*SELECTED EXTRACT*
Seems reasonable that if the error is specific to an attribute of the
association it's not particular to just this association.
Also, the alternative would be a pain to implement. ;)


So yes, there are some complications here, but I think they are mostly
isolated to pretty useless / ridiculous edge cases.

Overall, Errors should be much easier to work with (due to their array-
likeness) and we can think of .on() as a simple filter for this array.
You should also keep in mind that manually adding errors is a MUCH
less common case then reading from them, and most of the confusing
bits from this API only apply to adding errors.

ActiveRecord::Validatable::ErrorMessage
=======================================

There are two reasons for making this a class:

1. Generating well worded error messages which include data only
known at validation time, such as
the name of the field we're validating, the validated value, and
validation config options (like max-length.)
- e.g. "{attribute_name} must be between {min} and {max} long."
- e.g. "{attribute_name} '{value}' is already taken by
{other_user}"
- a MUST for internationalizable default messages (think word
order problems)

*PROBLEMS TO SOLVE*
1. Answer these questions using the excerpt on the ActiveRecord errors API:
(a) What does the excerpt say .on() can be thought of as?
(b) Which case does the excerpt call much less common than reading from errors?
(c) What is the full name of the class that the excerpt gives two reasons for making?
2. Reproduce the part of the excerpt on the ActiveRecord errors API from "There are two" up to and including "options (like max-length.)".

Numeric reasoning data for charts
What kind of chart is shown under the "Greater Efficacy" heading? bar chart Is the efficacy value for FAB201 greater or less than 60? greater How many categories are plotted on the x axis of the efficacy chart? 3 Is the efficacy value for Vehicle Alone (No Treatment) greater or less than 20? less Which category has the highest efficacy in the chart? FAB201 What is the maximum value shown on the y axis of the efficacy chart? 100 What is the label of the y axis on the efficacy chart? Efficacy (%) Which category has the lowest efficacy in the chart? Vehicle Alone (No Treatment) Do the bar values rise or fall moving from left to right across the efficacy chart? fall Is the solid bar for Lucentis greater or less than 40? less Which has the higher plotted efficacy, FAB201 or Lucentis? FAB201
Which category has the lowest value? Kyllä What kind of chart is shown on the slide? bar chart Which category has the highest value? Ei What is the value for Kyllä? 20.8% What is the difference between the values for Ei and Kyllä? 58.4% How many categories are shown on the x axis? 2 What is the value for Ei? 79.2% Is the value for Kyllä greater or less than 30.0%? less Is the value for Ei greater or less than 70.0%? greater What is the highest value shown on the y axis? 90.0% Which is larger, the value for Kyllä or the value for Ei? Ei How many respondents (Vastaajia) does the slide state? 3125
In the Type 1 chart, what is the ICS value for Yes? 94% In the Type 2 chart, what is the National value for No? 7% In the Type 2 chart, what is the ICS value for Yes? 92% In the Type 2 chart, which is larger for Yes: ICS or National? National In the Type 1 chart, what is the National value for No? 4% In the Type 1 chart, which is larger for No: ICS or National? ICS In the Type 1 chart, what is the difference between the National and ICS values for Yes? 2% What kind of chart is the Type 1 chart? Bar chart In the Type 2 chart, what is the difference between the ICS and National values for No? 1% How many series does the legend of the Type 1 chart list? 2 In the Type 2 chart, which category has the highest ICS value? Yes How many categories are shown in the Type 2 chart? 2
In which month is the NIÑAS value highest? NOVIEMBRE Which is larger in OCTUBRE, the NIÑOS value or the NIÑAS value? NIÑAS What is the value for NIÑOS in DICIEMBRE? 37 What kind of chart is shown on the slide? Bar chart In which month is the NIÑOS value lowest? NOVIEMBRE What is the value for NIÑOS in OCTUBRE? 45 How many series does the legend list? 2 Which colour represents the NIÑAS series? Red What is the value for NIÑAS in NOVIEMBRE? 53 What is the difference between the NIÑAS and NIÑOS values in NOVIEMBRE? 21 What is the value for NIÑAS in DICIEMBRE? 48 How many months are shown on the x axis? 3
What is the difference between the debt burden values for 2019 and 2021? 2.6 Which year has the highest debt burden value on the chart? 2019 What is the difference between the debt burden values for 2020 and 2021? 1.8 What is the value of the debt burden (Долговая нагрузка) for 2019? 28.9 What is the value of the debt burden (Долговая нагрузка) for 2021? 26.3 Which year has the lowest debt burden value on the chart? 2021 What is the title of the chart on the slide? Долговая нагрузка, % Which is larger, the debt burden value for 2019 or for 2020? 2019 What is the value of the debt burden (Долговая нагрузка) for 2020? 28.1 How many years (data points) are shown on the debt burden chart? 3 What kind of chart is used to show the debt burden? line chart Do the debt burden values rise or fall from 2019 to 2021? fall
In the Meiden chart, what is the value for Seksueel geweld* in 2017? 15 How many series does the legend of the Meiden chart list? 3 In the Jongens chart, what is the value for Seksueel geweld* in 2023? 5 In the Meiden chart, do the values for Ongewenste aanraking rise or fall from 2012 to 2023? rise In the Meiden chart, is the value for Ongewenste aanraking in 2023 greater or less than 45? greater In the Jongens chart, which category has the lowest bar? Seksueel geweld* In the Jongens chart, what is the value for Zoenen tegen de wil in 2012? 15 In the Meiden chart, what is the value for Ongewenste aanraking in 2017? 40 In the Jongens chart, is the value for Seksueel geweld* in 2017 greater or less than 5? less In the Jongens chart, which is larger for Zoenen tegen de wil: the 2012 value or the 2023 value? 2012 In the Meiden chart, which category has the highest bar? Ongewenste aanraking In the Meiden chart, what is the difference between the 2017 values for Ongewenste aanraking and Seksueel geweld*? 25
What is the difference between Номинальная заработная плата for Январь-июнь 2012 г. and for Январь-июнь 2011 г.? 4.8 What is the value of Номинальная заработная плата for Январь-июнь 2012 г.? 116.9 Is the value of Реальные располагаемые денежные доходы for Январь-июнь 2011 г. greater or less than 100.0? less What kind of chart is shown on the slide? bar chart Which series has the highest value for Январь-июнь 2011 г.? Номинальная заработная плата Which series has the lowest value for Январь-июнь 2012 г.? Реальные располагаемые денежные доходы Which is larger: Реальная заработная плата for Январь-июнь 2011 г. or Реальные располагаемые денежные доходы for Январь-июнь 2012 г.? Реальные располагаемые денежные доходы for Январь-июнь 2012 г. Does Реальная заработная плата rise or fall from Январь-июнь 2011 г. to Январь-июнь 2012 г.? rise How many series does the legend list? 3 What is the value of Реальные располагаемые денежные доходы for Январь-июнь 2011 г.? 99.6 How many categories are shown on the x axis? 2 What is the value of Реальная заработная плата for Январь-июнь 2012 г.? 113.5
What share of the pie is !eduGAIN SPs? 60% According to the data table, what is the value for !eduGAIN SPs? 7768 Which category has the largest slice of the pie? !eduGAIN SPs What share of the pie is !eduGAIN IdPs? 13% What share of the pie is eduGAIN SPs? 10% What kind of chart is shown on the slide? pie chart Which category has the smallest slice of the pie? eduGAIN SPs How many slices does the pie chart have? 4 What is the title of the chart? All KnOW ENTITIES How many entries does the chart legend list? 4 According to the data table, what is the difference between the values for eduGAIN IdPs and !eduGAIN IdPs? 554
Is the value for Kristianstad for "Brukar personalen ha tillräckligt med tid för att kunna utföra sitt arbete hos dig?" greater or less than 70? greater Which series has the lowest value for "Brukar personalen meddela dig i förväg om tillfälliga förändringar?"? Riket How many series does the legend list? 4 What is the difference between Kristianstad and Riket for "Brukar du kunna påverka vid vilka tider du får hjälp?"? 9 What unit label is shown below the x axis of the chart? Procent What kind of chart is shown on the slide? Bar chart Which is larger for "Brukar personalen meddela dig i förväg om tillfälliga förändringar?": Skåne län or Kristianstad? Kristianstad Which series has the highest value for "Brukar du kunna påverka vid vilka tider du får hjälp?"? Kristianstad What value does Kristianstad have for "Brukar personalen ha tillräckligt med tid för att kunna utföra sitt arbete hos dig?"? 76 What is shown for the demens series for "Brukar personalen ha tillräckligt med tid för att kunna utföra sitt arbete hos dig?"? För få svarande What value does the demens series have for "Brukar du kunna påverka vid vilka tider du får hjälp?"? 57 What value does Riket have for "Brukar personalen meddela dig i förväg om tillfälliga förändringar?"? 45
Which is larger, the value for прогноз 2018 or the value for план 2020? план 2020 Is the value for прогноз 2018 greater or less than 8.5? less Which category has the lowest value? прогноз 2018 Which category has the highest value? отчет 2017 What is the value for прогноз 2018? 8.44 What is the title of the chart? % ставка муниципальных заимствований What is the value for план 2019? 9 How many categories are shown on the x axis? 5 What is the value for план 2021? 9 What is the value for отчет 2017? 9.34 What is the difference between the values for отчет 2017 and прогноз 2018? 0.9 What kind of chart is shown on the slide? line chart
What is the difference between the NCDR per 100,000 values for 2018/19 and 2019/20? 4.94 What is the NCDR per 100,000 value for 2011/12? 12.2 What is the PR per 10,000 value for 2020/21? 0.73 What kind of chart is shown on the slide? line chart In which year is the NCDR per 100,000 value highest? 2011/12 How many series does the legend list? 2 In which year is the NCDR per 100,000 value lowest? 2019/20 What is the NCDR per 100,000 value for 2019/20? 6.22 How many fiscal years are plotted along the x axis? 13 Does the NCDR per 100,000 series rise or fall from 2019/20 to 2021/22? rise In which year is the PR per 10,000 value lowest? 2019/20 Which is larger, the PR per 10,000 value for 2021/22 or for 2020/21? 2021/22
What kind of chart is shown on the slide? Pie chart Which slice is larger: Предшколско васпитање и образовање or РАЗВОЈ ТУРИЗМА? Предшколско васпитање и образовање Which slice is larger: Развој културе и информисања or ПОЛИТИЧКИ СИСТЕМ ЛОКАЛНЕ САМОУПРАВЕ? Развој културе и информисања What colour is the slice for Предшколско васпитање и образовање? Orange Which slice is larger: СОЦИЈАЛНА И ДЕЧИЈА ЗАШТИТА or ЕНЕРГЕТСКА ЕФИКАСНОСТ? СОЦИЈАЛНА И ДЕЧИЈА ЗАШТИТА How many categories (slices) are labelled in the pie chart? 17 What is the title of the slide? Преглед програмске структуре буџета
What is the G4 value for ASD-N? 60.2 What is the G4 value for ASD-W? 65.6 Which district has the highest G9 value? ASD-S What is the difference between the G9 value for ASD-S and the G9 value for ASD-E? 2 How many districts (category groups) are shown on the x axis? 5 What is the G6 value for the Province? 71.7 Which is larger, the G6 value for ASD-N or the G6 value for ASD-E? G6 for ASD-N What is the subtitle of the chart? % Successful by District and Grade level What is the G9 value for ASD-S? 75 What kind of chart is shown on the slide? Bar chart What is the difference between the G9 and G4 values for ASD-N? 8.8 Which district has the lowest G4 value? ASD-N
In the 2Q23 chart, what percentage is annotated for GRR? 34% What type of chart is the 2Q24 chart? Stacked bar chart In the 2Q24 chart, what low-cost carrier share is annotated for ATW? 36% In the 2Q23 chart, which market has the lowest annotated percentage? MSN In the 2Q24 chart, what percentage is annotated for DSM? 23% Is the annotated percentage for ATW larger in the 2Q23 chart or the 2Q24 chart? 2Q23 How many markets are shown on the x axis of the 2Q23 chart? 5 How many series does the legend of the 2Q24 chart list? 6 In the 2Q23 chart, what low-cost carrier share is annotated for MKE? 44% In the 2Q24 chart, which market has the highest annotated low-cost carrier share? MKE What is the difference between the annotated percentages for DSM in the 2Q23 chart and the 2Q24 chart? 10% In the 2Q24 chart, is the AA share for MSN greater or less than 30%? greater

*ANSWERS IN ORDER*
1.
(a) A simple filter for the array of errors.
(b) Manually adding errors.
(c) ActiveRecord::Validatable::ErrorMessage

2.
There are two reasons for making this a class:

1. Generating well worded error messages which include data only
known at validation time, such as
the name of the field we're validating, the validated value, and
validation config options (like max-length.)